I rigorously test all of my designs to make sure they work before I sell them, and manufacturing errors on the boards themselves are pretty rare, though not impossible. And in the past, I’ve missed a few things before – usually niche errors I didn’t catch myself. But nearly all of the boards I offer currently have been time-tested and pretty robust. If you’ve got more questions, feel free to email or message me.

Q: Do you do custom work?

A: Sometimes, but it’s a rarity nowadays. I value my free time. The only custom job I will consider is a focused version of one of my existing boards, or some kind of aesthetic modification to my existing boards. Something like, replacing a logo, or making a LoROM-only version of my SNES boards, or something like that.

Q: [Any question related to N64]?

A: I’m not touching anything N64-related with a ten-foot pole. I do not know how to make N64 repros with donors. Buy an Everdrive 64 or get boards from retrostage!

Q: Can you make a flash cart for [console]?

A: Uh, maybe? But I’m not going to try. There are plenty of flash carts out there already that work wonderfully. If you’re asking about a console that doesn’t currently have a flash cart available, then I’m not the right person to make it.
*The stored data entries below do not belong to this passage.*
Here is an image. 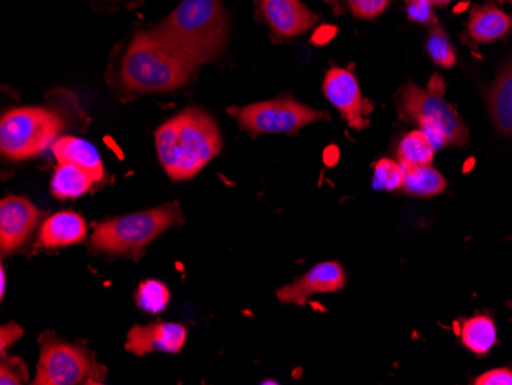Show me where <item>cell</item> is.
Listing matches in <instances>:
<instances>
[{
	"mask_svg": "<svg viewBox=\"0 0 512 385\" xmlns=\"http://www.w3.org/2000/svg\"><path fill=\"white\" fill-rule=\"evenodd\" d=\"M155 148L172 180L194 178L221 152L220 129L206 111L188 108L163 123L155 132Z\"/></svg>",
	"mask_w": 512,
	"mask_h": 385,
	"instance_id": "6da1fadb",
	"label": "cell"
},
{
	"mask_svg": "<svg viewBox=\"0 0 512 385\" xmlns=\"http://www.w3.org/2000/svg\"><path fill=\"white\" fill-rule=\"evenodd\" d=\"M197 65L154 30L137 33L122 59L120 80L131 94L169 93L188 85Z\"/></svg>",
	"mask_w": 512,
	"mask_h": 385,
	"instance_id": "7a4b0ae2",
	"label": "cell"
},
{
	"mask_svg": "<svg viewBox=\"0 0 512 385\" xmlns=\"http://www.w3.org/2000/svg\"><path fill=\"white\" fill-rule=\"evenodd\" d=\"M154 31L200 66L223 53L229 20L221 0H183Z\"/></svg>",
	"mask_w": 512,
	"mask_h": 385,
	"instance_id": "3957f363",
	"label": "cell"
},
{
	"mask_svg": "<svg viewBox=\"0 0 512 385\" xmlns=\"http://www.w3.org/2000/svg\"><path fill=\"white\" fill-rule=\"evenodd\" d=\"M396 106L399 117L422 129L433 140L437 149L467 145V126L456 109L445 100V83L442 77H433L427 88H421L416 83L402 86Z\"/></svg>",
	"mask_w": 512,
	"mask_h": 385,
	"instance_id": "277c9868",
	"label": "cell"
},
{
	"mask_svg": "<svg viewBox=\"0 0 512 385\" xmlns=\"http://www.w3.org/2000/svg\"><path fill=\"white\" fill-rule=\"evenodd\" d=\"M183 220V212L177 203L125 217L111 218L94 226L91 246L103 254L140 258L149 243L174 224L183 223Z\"/></svg>",
	"mask_w": 512,
	"mask_h": 385,
	"instance_id": "5b68a950",
	"label": "cell"
},
{
	"mask_svg": "<svg viewBox=\"0 0 512 385\" xmlns=\"http://www.w3.org/2000/svg\"><path fill=\"white\" fill-rule=\"evenodd\" d=\"M63 128L65 123L51 109H11L0 122V149L8 160L23 162L53 146Z\"/></svg>",
	"mask_w": 512,
	"mask_h": 385,
	"instance_id": "8992f818",
	"label": "cell"
},
{
	"mask_svg": "<svg viewBox=\"0 0 512 385\" xmlns=\"http://www.w3.org/2000/svg\"><path fill=\"white\" fill-rule=\"evenodd\" d=\"M40 359L34 385L103 384L108 369L85 346L60 341L51 332L40 338Z\"/></svg>",
	"mask_w": 512,
	"mask_h": 385,
	"instance_id": "52a82bcc",
	"label": "cell"
},
{
	"mask_svg": "<svg viewBox=\"0 0 512 385\" xmlns=\"http://www.w3.org/2000/svg\"><path fill=\"white\" fill-rule=\"evenodd\" d=\"M229 114L237 117L238 125L250 135L295 134L312 123L330 120L327 112L309 108L290 97L230 108Z\"/></svg>",
	"mask_w": 512,
	"mask_h": 385,
	"instance_id": "ba28073f",
	"label": "cell"
},
{
	"mask_svg": "<svg viewBox=\"0 0 512 385\" xmlns=\"http://www.w3.org/2000/svg\"><path fill=\"white\" fill-rule=\"evenodd\" d=\"M322 89L329 102L341 112L345 122L350 128L361 131L367 128L368 116L373 111V106L364 99L359 88L358 80L352 71L333 66L325 74Z\"/></svg>",
	"mask_w": 512,
	"mask_h": 385,
	"instance_id": "9c48e42d",
	"label": "cell"
},
{
	"mask_svg": "<svg viewBox=\"0 0 512 385\" xmlns=\"http://www.w3.org/2000/svg\"><path fill=\"white\" fill-rule=\"evenodd\" d=\"M40 211L28 198L7 195L0 201V251L13 254L31 237L40 220Z\"/></svg>",
	"mask_w": 512,
	"mask_h": 385,
	"instance_id": "30bf717a",
	"label": "cell"
},
{
	"mask_svg": "<svg viewBox=\"0 0 512 385\" xmlns=\"http://www.w3.org/2000/svg\"><path fill=\"white\" fill-rule=\"evenodd\" d=\"M258 11L275 40L295 39L318 22V16L301 0H258Z\"/></svg>",
	"mask_w": 512,
	"mask_h": 385,
	"instance_id": "8fae6325",
	"label": "cell"
},
{
	"mask_svg": "<svg viewBox=\"0 0 512 385\" xmlns=\"http://www.w3.org/2000/svg\"><path fill=\"white\" fill-rule=\"evenodd\" d=\"M345 286V272L341 264L336 261H325L316 264L315 267L293 281L289 286L281 287L276 292V297L281 303L306 306L313 293L339 292Z\"/></svg>",
	"mask_w": 512,
	"mask_h": 385,
	"instance_id": "7c38bea8",
	"label": "cell"
},
{
	"mask_svg": "<svg viewBox=\"0 0 512 385\" xmlns=\"http://www.w3.org/2000/svg\"><path fill=\"white\" fill-rule=\"evenodd\" d=\"M188 338V330L183 324L158 323L149 326H134L128 333L125 349L138 358L152 352L178 353Z\"/></svg>",
	"mask_w": 512,
	"mask_h": 385,
	"instance_id": "4fadbf2b",
	"label": "cell"
},
{
	"mask_svg": "<svg viewBox=\"0 0 512 385\" xmlns=\"http://www.w3.org/2000/svg\"><path fill=\"white\" fill-rule=\"evenodd\" d=\"M85 237L86 221L82 215L71 211L57 212L42 224L39 246L46 249L73 246L82 243Z\"/></svg>",
	"mask_w": 512,
	"mask_h": 385,
	"instance_id": "5bb4252c",
	"label": "cell"
},
{
	"mask_svg": "<svg viewBox=\"0 0 512 385\" xmlns=\"http://www.w3.org/2000/svg\"><path fill=\"white\" fill-rule=\"evenodd\" d=\"M54 157L57 158L59 165H74L83 169L94 180L100 181L105 177V169H103L102 157L96 146L79 137H71L65 135L56 140L53 145Z\"/></svg>",
	"mask_w": 512,
	"mask_h": 385,
	"instance_id": "9a60e30c",
	"label": "cell"
},
{
	"mask_svg": "<svg viewBox=\"0 0 512 385\" xmlns=\"http://www.w3.org/2000/svg\"><path fill=\"white\" fill-rule=\"evenodd\" d=\"M486 102L496 128L503 135L512 137V57L506 60L499 76L488 89Z\"/></svg>",
	"mask_w": 512,
	"mask_h": 385,
	"instance_id": "2e32d148",
	"label": "cell"
},
{
	"mask_svg": "<svg viewBox=\"0 0 512 385\" xmlns=\"http://www.w3.org/2000/svg\"><path fill=\"white\" fill-rule=\"evenodd\" d=\"M512 30V19L493 5L476 7L471 11L468 36L476 43H491L508 36Z\"/></svg>",
	"mask_w": 512,
	"mask_h": 385,
	"instance_id": "e0dca14e",
	"label": "cell"
},
{
	"mask_svg": "<svg viewBox=\"0 0 512 385\" xmlns=\"http://www.w3.org/2000/svg\"><path fill=\"white\" fill-rule=\"evenodd\" d=\"M447 189V180L431 165L410 166L405 168V180L402 191L410 197L431 198Z\"/></svg>",
	"mask_w": 512,
	"mask_h": 385,
	"instance_id": "ac0fdd59",
	"label": "cell"
},
{
	"mask_svg": "<svg viewBox=\"0 0 512 385\" xmlns=\"http://www.w3.org/2000/svg\"><path fill=\"white\" fill-rule=\"evenodd\" d=\"M459 333L463 346L480 356L490 352L497 341L496 324L488 315H476L463 321Z\"/></svg>",
	"mask_w": 512,
	"mask_h": 385,
	"instance_id": "d6986e66",
	"label": "cell"
},
{
	"mask_svg": "<svg viewBox=\"0 0 512 385\" xmlns=\"http://www.w3.org/2000/svg\"><path fill=\"white\" fill-rule=\"evenodd\" d=\"M96 183L94 177L74 165H59L51 178V192L60 200L79 198Z\"/></svg>",
	"mask_w": 512,
	"mask_h": 385,
	"instance_id": "ffe728a7",
	"label": "cell"
},
{
	"mask_svg": "<svg viewBox=\"0 0 512 385\" xmlns=\"http://www.w3.org/2000/svg\"><path fill=\"white\" fill-rule=\"evenodd\" d=\"M436 151L437 146L434 145L433 140L422 129H414L402 137L396 154H398V162L405 168H410V166L431 165Z\"/></svg>",
	"mask_w": 512,
	"mask_h": 385,
	"instance_id": "44dd1931",
	"label": "cell"
},
{
	"mask_svg": "<svg viewBox=\"0 0 512 385\" xmlns=\"http://www.w3.org/2000/svg\"><path fill=\"white\" fill-rule=\"evenodd\" d=\"M135 301L143 312L157 315L168 307L169 301H171V293L161 281L146 280L138 286Z\"/></svg>",
	"mask_w": 512,
	"mask_h": 385,
	"instance_id": "7402d4cb",
	"label": "cell"
},
{
	"mask_svg": "<svg viewBox=\"0 0 512 385\" xmlns=\"http://www.w3.org/2000/svg\"><path fill=\"white\" fill-rule=\"evenodd\" d=\"M427 53L440 68L448 70L456 65V50L439 22L428 30Z\"/></svg>",
	"mask_w": 512,
	"mask_h": 385,
	"instance_id": "603a6c76",
	"label": "cell"
},
{
	"mask_svg": "<svg viewBox=\"0 0 512 385\" xmlns=\"http://www.w3.org/2000/svg\"><path fill=\"white\" fill-rule=\"evenodd\" d=\"M405 180V166L398 160L381 158L373 172V188L378 191H396L402 189Z\"/></svg>",
	"mask_w": 512,
	"mask_h": 385,
	"instance_id": "cb8c5ba5",
	"label": "cell"
},
{
	"mask_svg": "<svg viewBox=\"0 0 512 385\" xmlns=\"http://www.w3.org/2000/svg\"><path fill=\"white\" fill-rule=\"evenodd\" d=\"M28 382V367L17 356H2L0 364V384L20 385Z\"/></svg>",
	"mask_w": 512,
	"mask_h": 385,
	"instance_id": "d4e9b609",
	"label": "cell"
},
{
	"mask_svg": "<svg viewBox=\"0 0 512 385\" xmlns=\"http://www.w3.org/2000/svg\"><path fill=\"white\" fill-rule=\"evenodd\" d=\"M345 4L358 19H376L387 10L391 0H345Z\"/></svg>",
	"mask_w": 512,
	"mask_h": 385,
	"instance_id": "484cf974",
	"label": "cell"
},
{
	"mask_svg": "<svg viewBox=\"0 0 512 385\" xmlns=\"http://www.w3.org/2000/svg\"><path fill=\"white\" fill-rule=\"evenodd\" d=\"M407 16L411 22L427 25L428 28L437 24L433 5L428 4L427 0H407Z\"/></svg>",
	"mask_w": 512,
	"mask_h": 385,
	"instance_id": "4316f807",
	"label": "cell"
},
{
	"mask_svg": "<svg viewBox=\"0 0 512 385\" xmlns=\"http://www.w3.org/2000/svg\"><path fill=\"white\" fill-rule=\"evenodd\" d=\"M476 385H512V370L493 369L474 379Z\"/></svg>",
	"mask_w": 512,
	"mask_h": 385,
	"instance_id": "83f0119b",
	"label": "cell"
},
{
	"mask_svg": "<svg viewBox=\"0 0 512 385\" xmlns=\"http://www.w3.org/2000/svg\"><path fill=\"white\" fill-rule=\"evenodd\" d=\"M22 336V327L17 326V324L10 323L2 327V330H0V352H2V356H5V350L13 346L17 339L22 338Z\"/></svg>",
	"mask_w": 512,
	"mask_h": 385,
	"instance_id": "f1b7e54d",
	"label": "cell"
},
{
	"mask_svg": "<svg viewBox=\"0 0 512 385\" xmlns=\"http://www.w3.org/2000/svg\"><path fill=\"white\" fill-rule=\"evenodd\" d=\"M428 4L430 5H439V7H445V5L450 4V2H453V0H427Z\"/></svg>",
	"mask_w": 512,
	"mask_h": 385,
	"instance_id": "f546056e",
	"label": "cell"
},
{
	"mask_svg": "<svg viewBox=\"0 0 512 385\" xmlns=\"http://www.w3.org/2000/svg\"><path fill=\"white\" fill-rule=\"evenodd\" d=\"M0 275H2V297H4L5 293V270L2 269V272H0Z\"/></svg>",
	"mask_w": 512,
	"mask_h": 385,
	"instance_id": "4dcf8cb0",
	"label": "cell"
},
{
	"mask_svg": "<svg viewBox=\"0 0 512 385\" xmlns=\"http://www.w3.org/2000/svg\"><path fill=\"white\" fill-rule=\"evenodd\" d=\"M497 2H500V4H509L512 0H497Z\"/></svg>",
	"mask_w": 512,
	"mask_h": 385,
	"instance_id": "1f68e13d",
	"label": "cell"
}]
</instances>
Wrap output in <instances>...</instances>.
Q: How did you learn all of this?

A: The basis of my knowledge comes from my electrical engineering background, but other than that? A lot of googling, a lot of studying original game PCBs and schematics, a lot of thinking, and a LOT of testing. Hands-on learning really helps. For my actual career, I’ve done a lot of PCB design and layout, so I have a lot of experience there as well.

I try to document knowledge whenever possible to make this accessible for others – I set out to create something that would help people jump-start the hobby faster than what was available when I started out. That being said, I do not consider myself an expert by any means, just an enthusiast, so feel free to challenge me on anything I say. I’m not afraid to fix something I’ve gotten wrong.

Q: Is this your job?

A: As hinted at in the previous question, no this is not my main job, and it won’t ever be my main job. I love my actual job. This is just a hobby of mine (it has actually supplanted most of my time actually playing video games). As such, my time is quite limited – at best I can get only a few hours a day to work on this – so if I do not respond to your emails or messages immediately, please give me the benefit of the doubt. I will try to get back to you when I’m able to. This is also why my handling time for orders is generally a week long, because there have been many weeks where I was completely swamped with other work and home life, unable to do anything for the store or website for days on end, and burnout is a very real thing that I’ve experienced and want to avoid again. I hope you can understand!

Q: Can you give me gerber files so I can order your boards myself?

A: I’m planning to slowly release open source versions of most of my PCBs, so just be patient. The DMGC and MGBC are already open source! If you cannot find gerber files on my GitHub for a project you’re interested in, then I haven’t released them.

I do deeply request you give me credit where credit is due when using my website materials or open source projects. I put a lot of time into these projects. Most projects will be open source under the Creative Commons Attribution-ShareAlike 4.0 International License. This means you are able to copy and redistribute the material in any medium or format, as well as remix, transform, or build upon the material for any purpose (even commercial) – but you must give appropriate credit, provide a link to the license, and indicate if any changes were made.

Q: What’s the best way to contact you?

A: Please use email via the contact form whenever possible. I am bad at checking social media. Alternatively, I also have a discord channel.